Soak the poor

Candidate Obama pledged to confine his self-predicted tax increases to fund his campaign promises to the top 5% of taxpaying Americans (i.e. "the rich" who he said earn more than $250,000 -- the top 5% of earners earn one-third total earnings and pay 57% of federal taxes -- a rather "progressive" structure). Without wandering around the issues of funding for Social Security and Medicare, discussion on Capitol Hill these days about new taxes on foods shows just how hollow can be such populist campaign rhetoric.

I remember how in my home state of Wisconsin, enactment of a sales tax was conditioned on exemption from the tax for food and pharmaceuticals, "the basics." Good lobbying? Sure. But the concept was to avoid imposing further regressivity in the tax code.

Currently, Congress is only considering a tax on soft drinks. Surely, we'd concede that Coke and Pepsi aren't essential foods. Their nutritional value isn't their selling point. So the new food tax is being promoted to promote health -- to make this "bad" food more expensive and inhibit its consumption, ostensibly to prevent obesity. Economic incentives do work. Whether they would reduce obesity is another matter. It may be that it's just a power trip for those newly installed running the government and the next "nibble" in imposing "society's" values on us as individuals and that this is a slippery slope into extending that tax to other politically-incorrect foods.

But consider a further point: the very people who rail against "the rich" would promote this tax that would largely be paid by the "non-rich."

The Congressional Research Service estimates that 96.4% of the tax would be paid by people earning less than 250,000 and 70.6% by those earning less than $91,297. Hardly confined to the rich.

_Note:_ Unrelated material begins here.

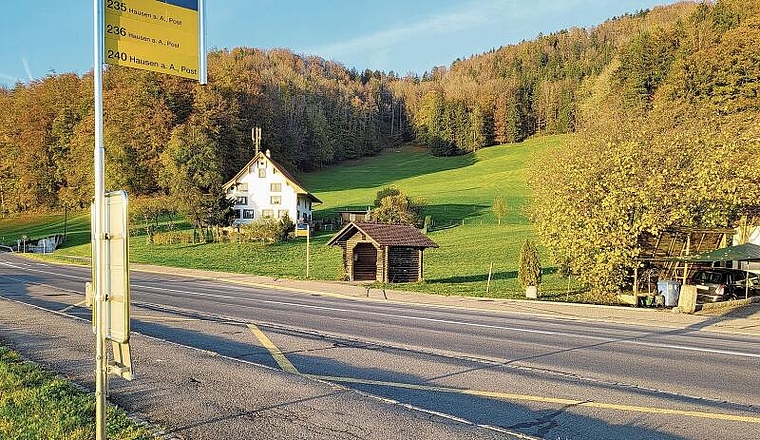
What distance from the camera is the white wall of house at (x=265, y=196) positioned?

Perhaps if such taxes worked to combat obesity, decision-makers might be tempted to "soak the poor" to pay for predicted healthcare cost savings, but the two states that have such taxes on soft drinks (West Virginia since 1951 and Arkansas since 1992) aren't encouraging examples (WV is the nation's 5th most obese state; Arkansas, 6th). The soft drink folks point out that soft drink sales are actually down 9.6% in the past eight years (they don't say why, but probably more people drinking water) -- but that obesity in this period is up 2.5%.

William F. Shughart II, writing in the San Jose Mercury News June 24 (article # 1148414) predicted popular resistance and noted the nations' first "food tax" provoked the Whiskey Rebellion put down by armed troops led by George Washington. A stronger parallel might be the French gabelle which cost King Louis XVI his head in the French Revolution.